四月のきみが笑うから。
「琥尋先輩と、だよ」
ずっと夢で見ていたこの場所が、まさか現実に存在していると思っていなかった。
だけど、先輩はここが『思い出の場所』だと言っていた。そして、毎度見る夢は、必ずここが舞台。
彼らの関係を考えてしまうのは、至極当たり前のことだった。
「ハクトくんは先輩の弟なの?」
『先輩ってだれ』
「琥尋先輩。知らない?」
ふるふると力なく首を横に振る彼。
だけど、どう考えてもそうなのだろう。琥尋先輩とハクトくんは、兄弟関係にある。
「だって、すごく似てるんだもん。笑い方、そっくり」
先輩のほうが少しだけぶっきらぼうな感じはするけれど。

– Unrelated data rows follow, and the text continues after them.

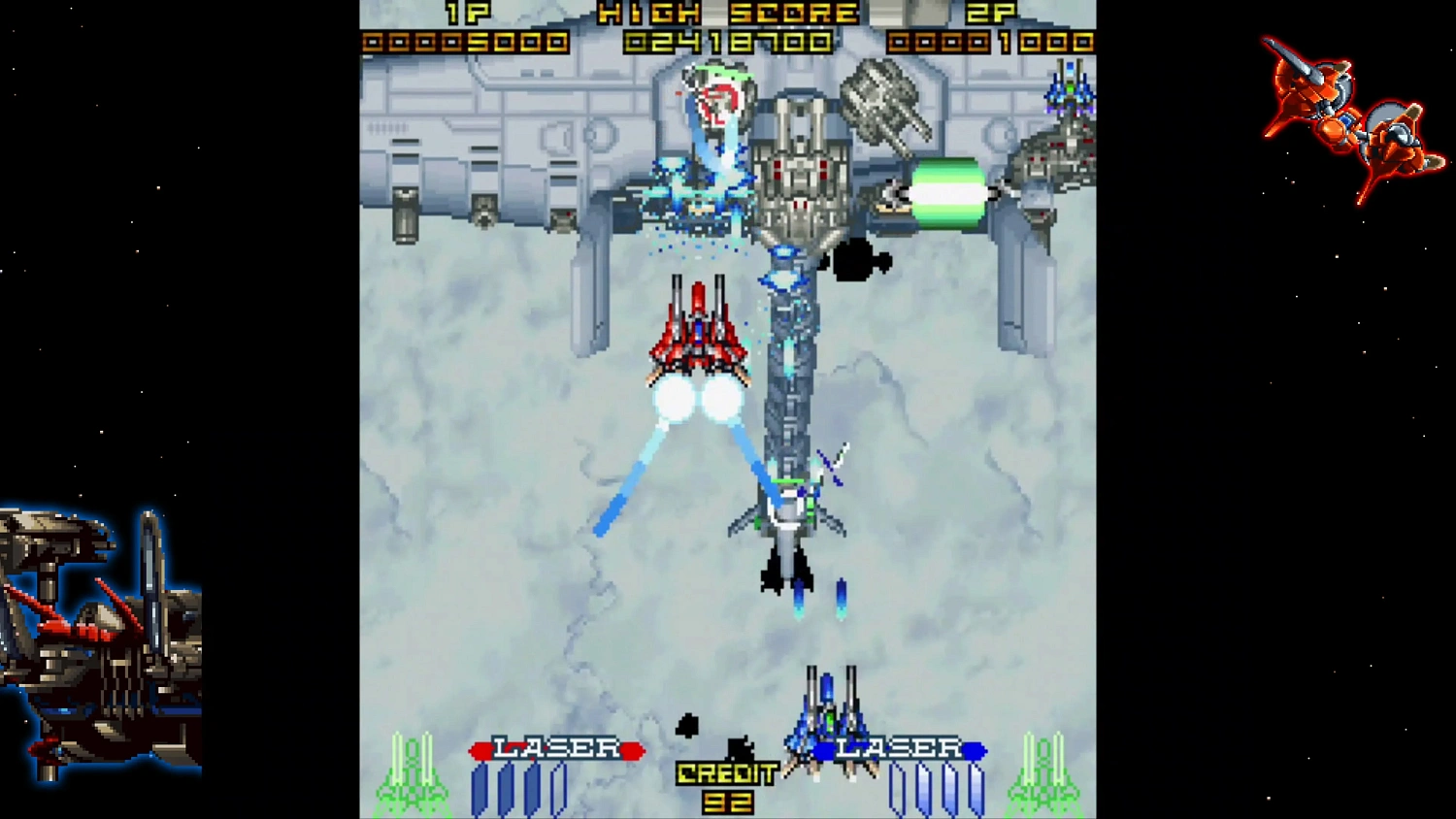Layer Section™ & Galactic Attack™ S-Tribute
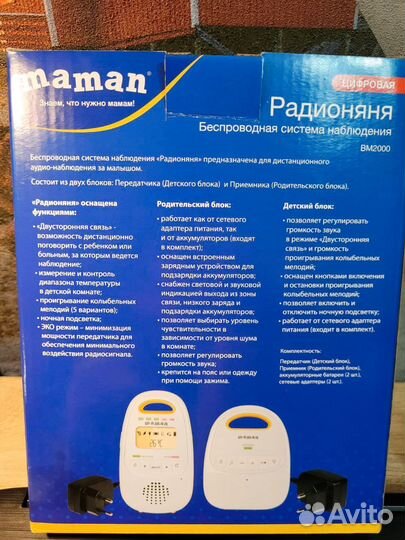 Радионяня Maman BM2000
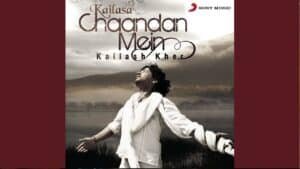 Piya Ghar Aavenge Lyrics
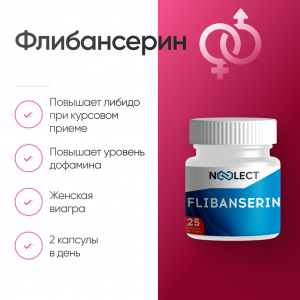 Флибансерин 25 капсул фото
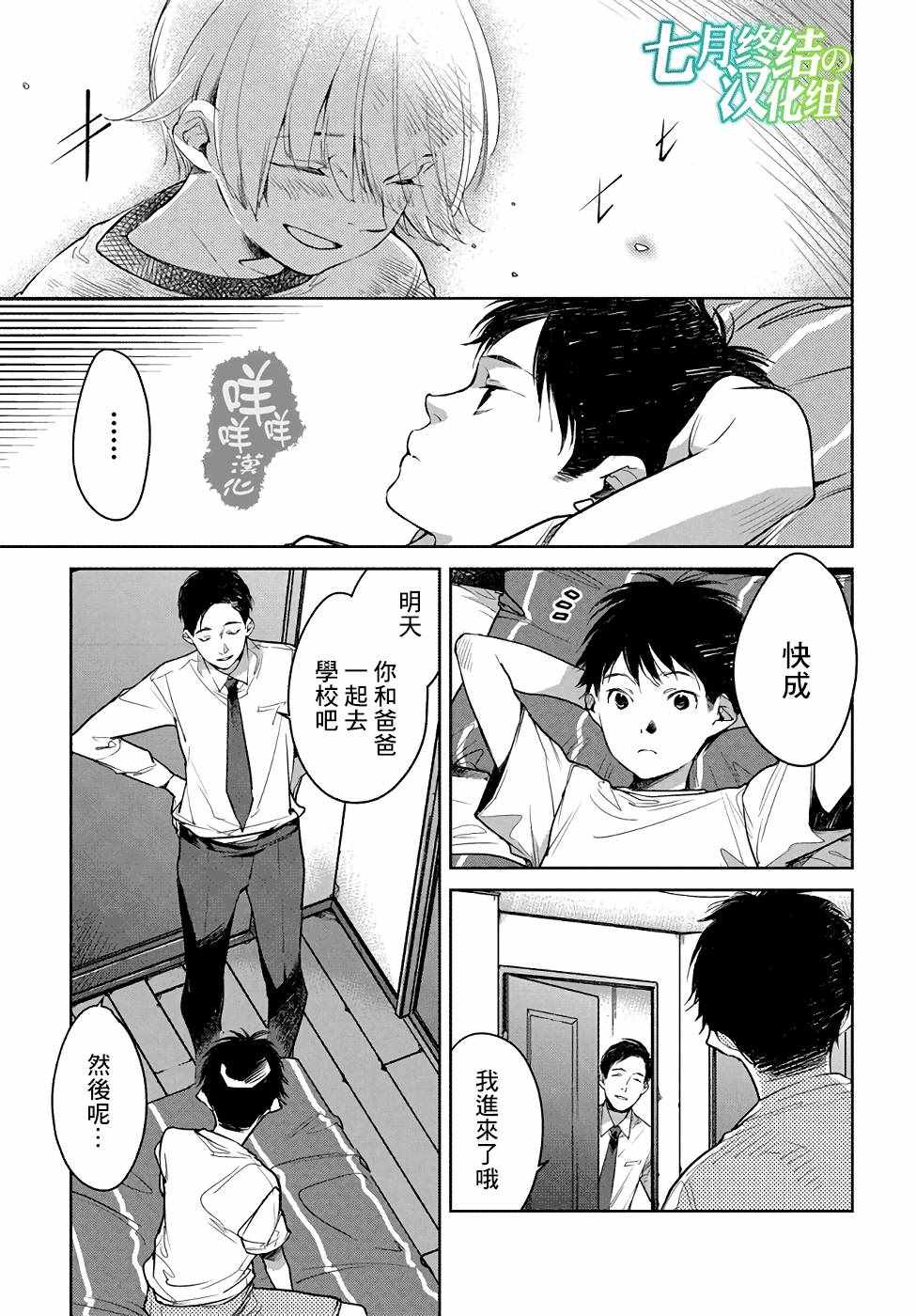 《因尾爱情。》漫画 006话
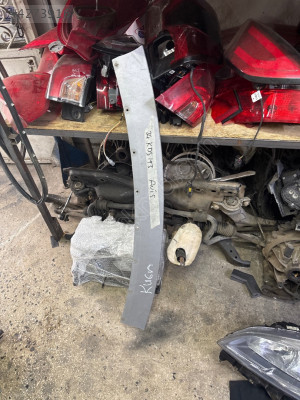 Kuga ön spoyler eki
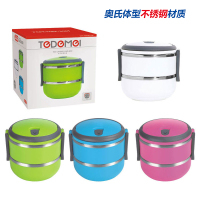 不锈钢饭盒密封保鲜提锅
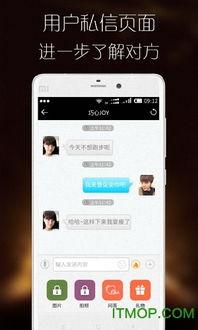 成人认知的视频软件下载,热门视频软件下载指南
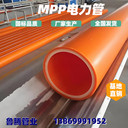 MPP電力管熱熔連接緊密施工非開挖管電纜保護核心管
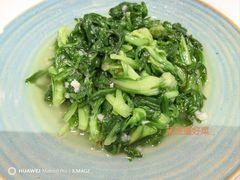 -鹿港小镇(金虹桥国际中心店)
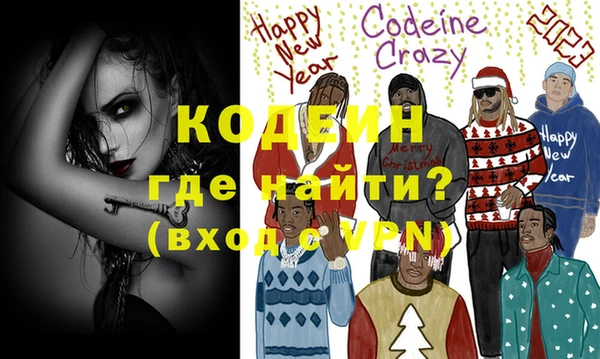 бошки Баксан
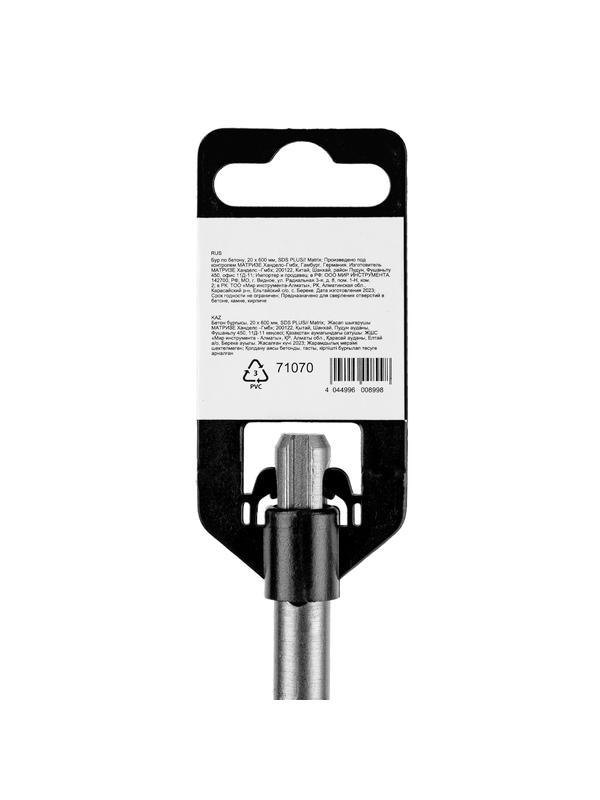 Бур по бетону, 20 x 600 мм, SDS Plus Matrix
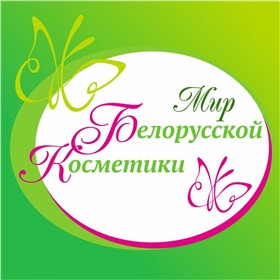 Белорусская косметика.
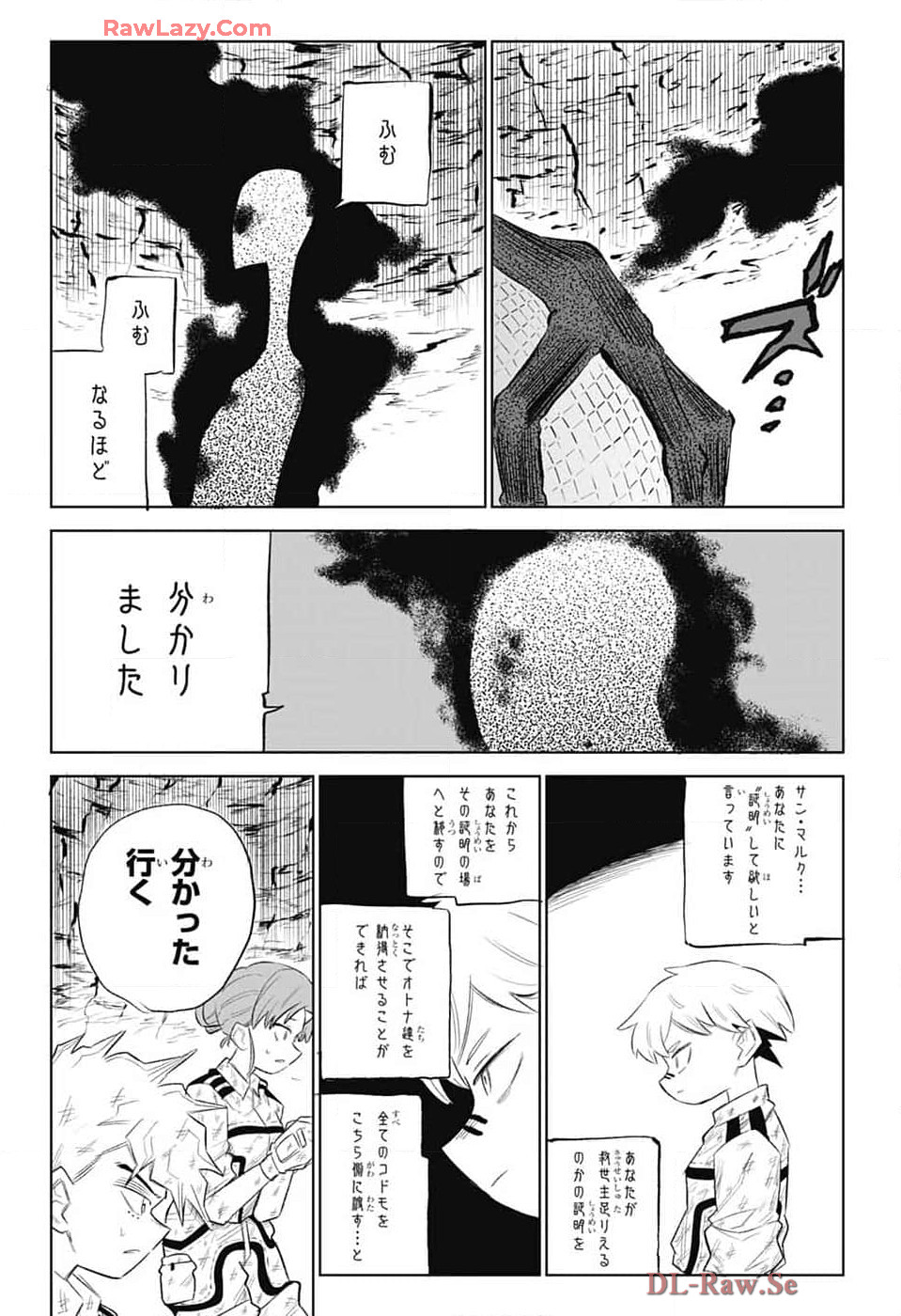 こどものくに 第10話 - Page 12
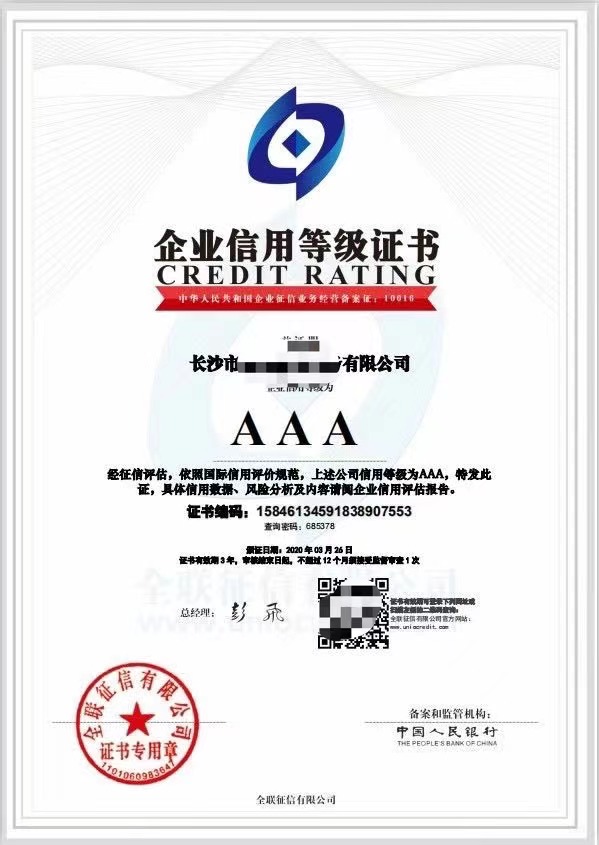 3A企业信用等级认证 AAA银行资信等级证书申办流程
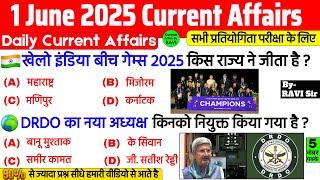 1 June 2025 Current Affairs | Current Affairs Today | Current GK- SSC, Railway, UPSC, BPSC, NTPC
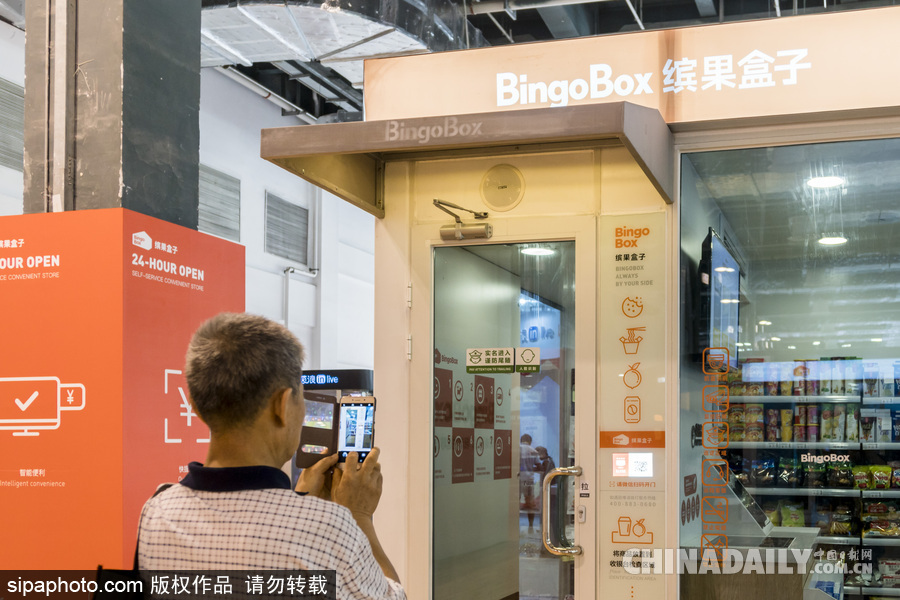 中國首屆無人店展覽會上海開幕 新零售“無人店”產品扎堆亮相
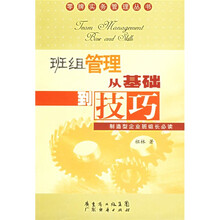 班组管理从基础到技巧（制造型企业班组长必读）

ふと重なる影がそっくりなのだから。
「どうしてわたしを助けてくれるの? わたし、先輩とハクトくんのおかげで自分をちゃんと見つめることができるようになったの」
『それは……よかった』
「夜がくるのが怖いって思わなくなったのは、ハクトくんのおかげだよ。この夢の中で、わたしを待っていてくれるから」
切なそうに目を細めるハクトくんは、静かに目を伏せ、それから意を決したようにわたしに向き直った。